Only one range belongs in the answer: the line holding "2024-06-16T04:06:52, 3-frame burst." through the last line of the records, reproduced as is.

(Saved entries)
*****

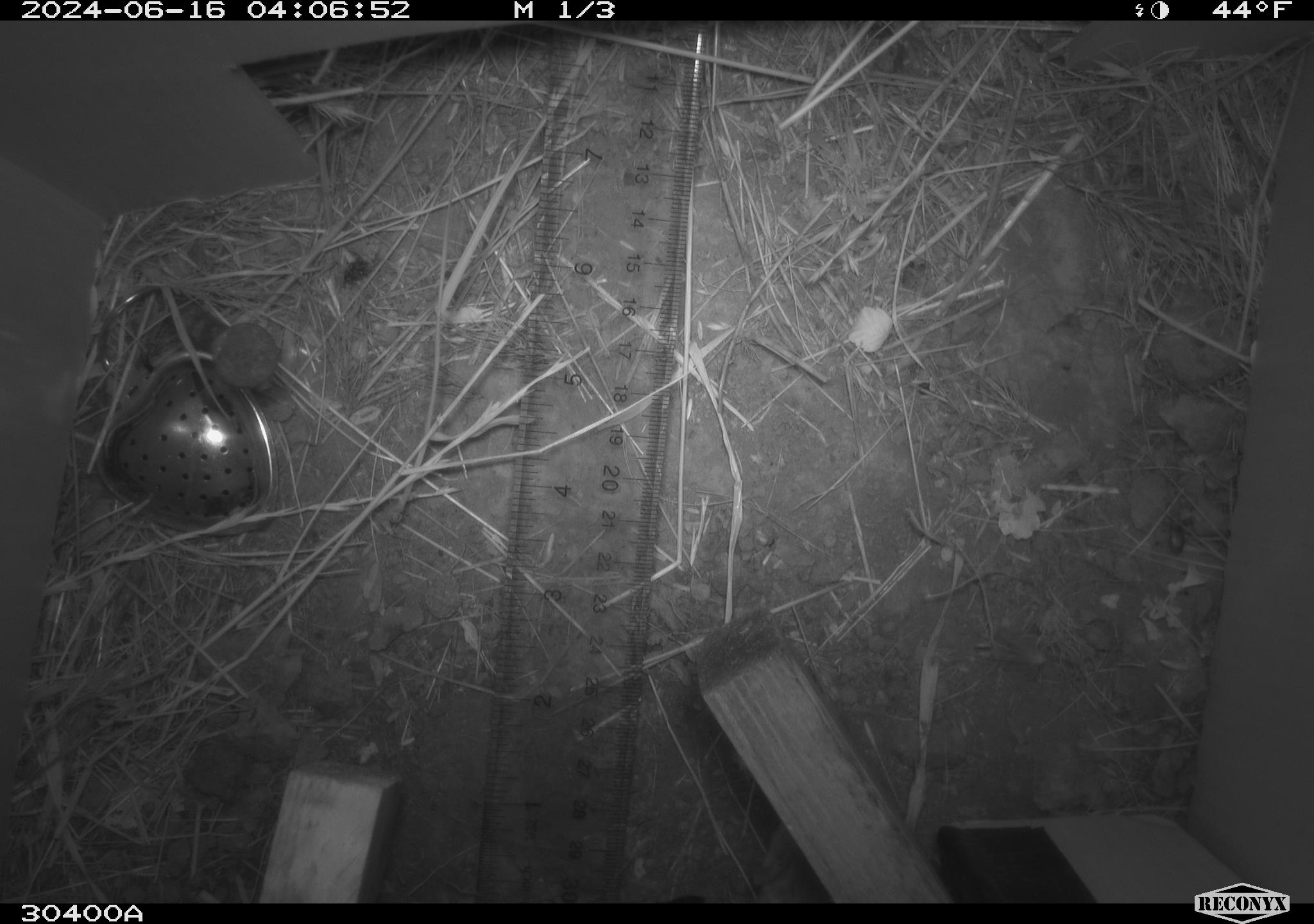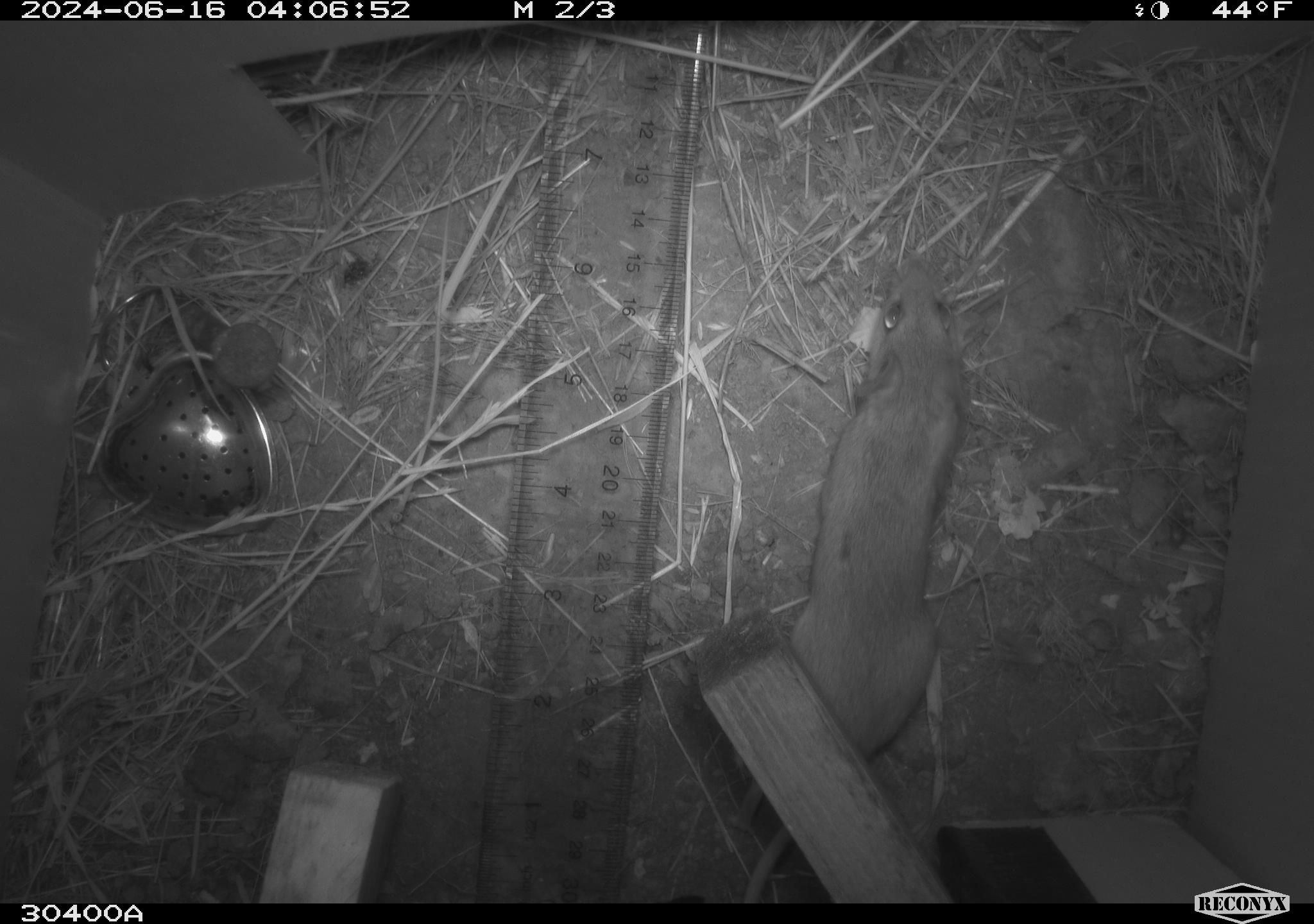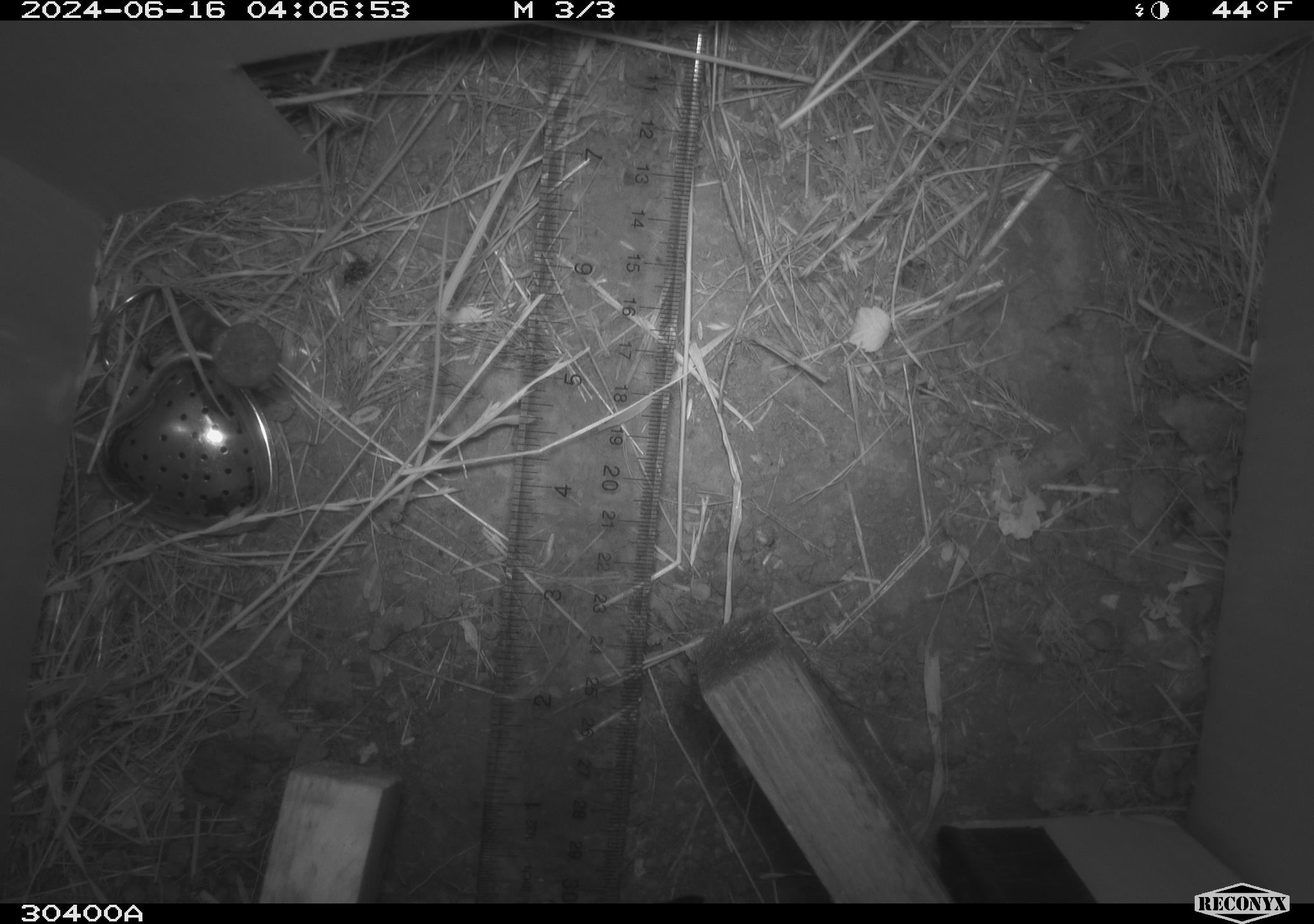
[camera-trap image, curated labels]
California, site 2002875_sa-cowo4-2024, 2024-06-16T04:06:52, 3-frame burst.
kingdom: Animalia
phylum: Chordata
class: Mammalia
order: Rodentia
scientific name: Rodentia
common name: rodent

*****

:: TASK RESPONSE ::
California, site 2002875_sa-cowo4-2024, 2024-06-16T04:06:52, 3-frame burst.
kingdom: Animalia
phylum: Chordata
class: Mammalia
order: Rodentia
scientific name: Rodentia
common name: rodent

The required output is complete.